Tuesday, January 19, 2010

A short story

I've posted this online before so I thought I would share it here. It's a short story. Enjoy! :)

Silk Gloves and a Single Cigarette

The heady, cloying atmosphere of the function room was too much for her. Carol held up the bottom of her skirt with her gloved hands as she navigated her way over and around the muddy puddles that had formed on the ground from the morning’s rain.

As she reached the alcove she glanced around her surreptitiously before reaching into her handbag and pulling out the solitary cigarette that was stashed away inside, stolen from her sister’s pack early that morning. Seven months had passed since she’d given up, but she considered that this was an occasion that allowed, even merited, a slight stumble from the path of self-discipline.

She lit it with a lighter she’d also stolen, off one of the tables as she’d gone around greeting everyone, thanking them for coming, making the same inane small talk, waiting while they all milled around hoping to get a look at her while they shook her hand and kissed her cheek.

The timid flame flickered in the breeze but Carol shielded it with her cupped hand until she was able to draw deeply on the feisty tingling smoke, sucked it down to the bottom of her lungs as her throat rejoiced with the scratching sensation it created. The past seven months evaporated; addiction returned at once.

I’ve wanted this for so long, she thought as she flicked the grey ash and let it be blown off in smithereens in the wind. I’ve waited so long for this day, I’ve prayed for it.

She inhaled again, wishing she’d taken a whole packet; if she had she would have smoked them all. The relaxation that had kicked in after the first drag was already dissipating.

Better get back to it, she thought with a sigh as she dropped the butt into one of the puddles, wondering if her dress would smell of smoke now, or the greasy chip scent coming from the vent a few feet away. She walked slowly, once again holding the bottom of her precious dress so the mud would not stain it, more because it would only draw yet more attention that she didn’t feel she could handle than because she really cared about a bit of mud.

She hoped to sneak in, relatively unnoticed, but of course that was impossible, as soon as she reached the door her sister was beside her, leading Carol toward a gaggle of his friends and family, dragging her into the centre of things once again. She forced her face into a brave smile. It’s just for one day, she reminded herself. Then the rest of my life can begin.

She cast her eyes across the room and saw him, looking pristine in his best suit, handsome as the first day she’d met him. The outfit brought out the delicate skin tone, the shadows of the room highlighted the arch of his nose and the dimples in his cheeks.

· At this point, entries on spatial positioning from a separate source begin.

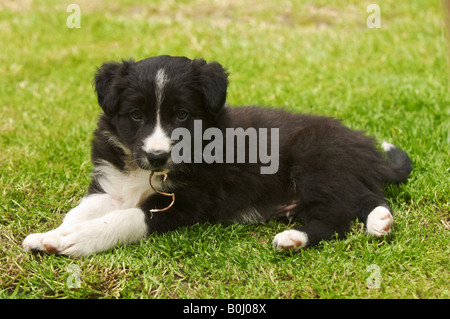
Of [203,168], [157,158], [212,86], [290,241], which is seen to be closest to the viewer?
[157,158]

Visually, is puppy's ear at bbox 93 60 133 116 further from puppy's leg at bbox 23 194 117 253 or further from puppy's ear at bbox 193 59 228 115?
puppy's leg at bbox 23 194 117 253

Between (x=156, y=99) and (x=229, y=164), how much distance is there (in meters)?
0.74

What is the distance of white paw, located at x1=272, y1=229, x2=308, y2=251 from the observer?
3.20 metres

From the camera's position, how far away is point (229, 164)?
3611 mm

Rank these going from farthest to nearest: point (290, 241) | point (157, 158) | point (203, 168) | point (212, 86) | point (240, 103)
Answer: point (240, 103), point (203, 168), point (212, 86), point (290, 241), point (157, 158)

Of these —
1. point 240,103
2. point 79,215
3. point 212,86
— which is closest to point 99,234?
point 79,215

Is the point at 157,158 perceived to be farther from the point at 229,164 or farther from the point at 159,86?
the point at 229,164

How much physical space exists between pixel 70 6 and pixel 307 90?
529cm

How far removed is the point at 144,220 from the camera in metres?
3.26

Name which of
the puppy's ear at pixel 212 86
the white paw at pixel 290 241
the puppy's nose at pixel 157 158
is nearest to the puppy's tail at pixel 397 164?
the white paw at pixel 290 241

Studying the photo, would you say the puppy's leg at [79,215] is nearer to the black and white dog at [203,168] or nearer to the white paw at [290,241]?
the black and white dog at [203,168]

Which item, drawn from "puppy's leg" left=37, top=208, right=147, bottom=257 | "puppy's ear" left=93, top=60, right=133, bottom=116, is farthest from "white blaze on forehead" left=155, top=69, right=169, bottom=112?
"puppy's leg" left=37, top=208, right=147, bottom=257

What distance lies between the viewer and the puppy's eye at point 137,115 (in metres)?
3.24
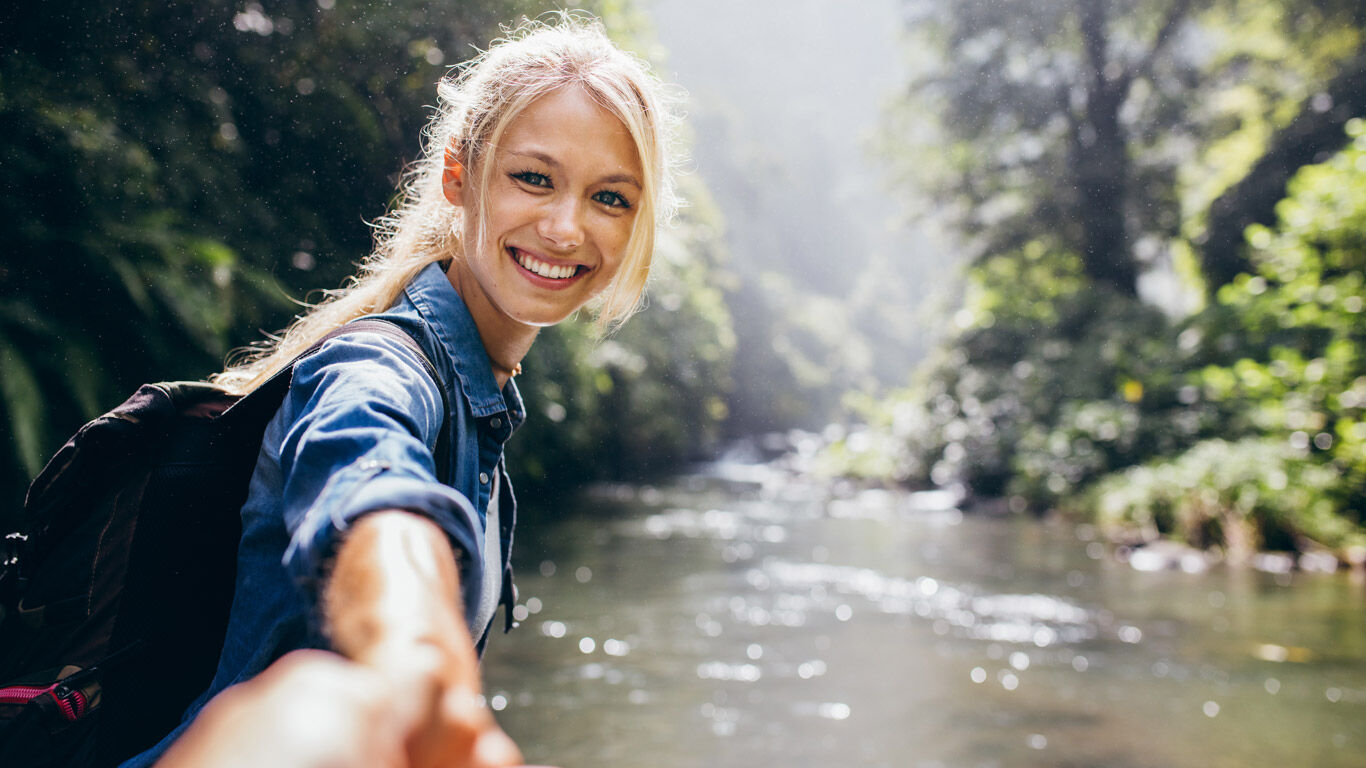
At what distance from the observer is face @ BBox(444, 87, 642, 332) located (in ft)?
4.23

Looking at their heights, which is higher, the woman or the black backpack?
the woman

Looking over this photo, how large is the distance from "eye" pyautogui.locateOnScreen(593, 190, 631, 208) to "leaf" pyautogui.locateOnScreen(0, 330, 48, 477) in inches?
125

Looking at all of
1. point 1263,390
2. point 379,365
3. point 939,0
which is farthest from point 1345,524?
point 939,0

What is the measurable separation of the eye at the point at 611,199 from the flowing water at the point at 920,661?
3055 mm

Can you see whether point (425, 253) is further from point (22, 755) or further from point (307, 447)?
point (22, 755)

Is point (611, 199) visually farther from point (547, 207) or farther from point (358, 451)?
point (358, 451)

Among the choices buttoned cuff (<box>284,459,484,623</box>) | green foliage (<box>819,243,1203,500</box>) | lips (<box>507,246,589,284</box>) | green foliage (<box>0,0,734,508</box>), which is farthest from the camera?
green foliage (<box>819,243,1203,500</box>)

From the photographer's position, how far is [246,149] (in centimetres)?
553

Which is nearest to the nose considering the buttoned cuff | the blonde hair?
the blonde hair

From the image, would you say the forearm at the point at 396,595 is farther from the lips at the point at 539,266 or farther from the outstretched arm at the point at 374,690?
the lips at the point at 539,266

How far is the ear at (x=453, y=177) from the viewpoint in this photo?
55.4 inches

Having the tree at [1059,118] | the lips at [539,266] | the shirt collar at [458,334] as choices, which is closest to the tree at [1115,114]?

He looked calm and serene, and Carol had to force herself to hold the smile on her face, not to wilt, to crumple and go weak at the knees.

She tuned in once again to the racket of people chit-chatting, commenting on how well he looked, how it had been such a lovely service, how the priest had done such a nice job. She nodded and agreed and tried to say as little as possible in case her voice betrayed her emotional state.

She shook people’s hands, her silk gloves hiding the last bruises he’d given her, the final ones he’d ever give her she reminded herself.

Just the funeral to get through, the oversized photo of him watching over her, then she could burn the rest if she wanted to. Just another few hours, she might need to sneak around the back for another smoke to get through it, but he’d never stub one out on her wrist ever again, never make her scream, destroy her self esteem.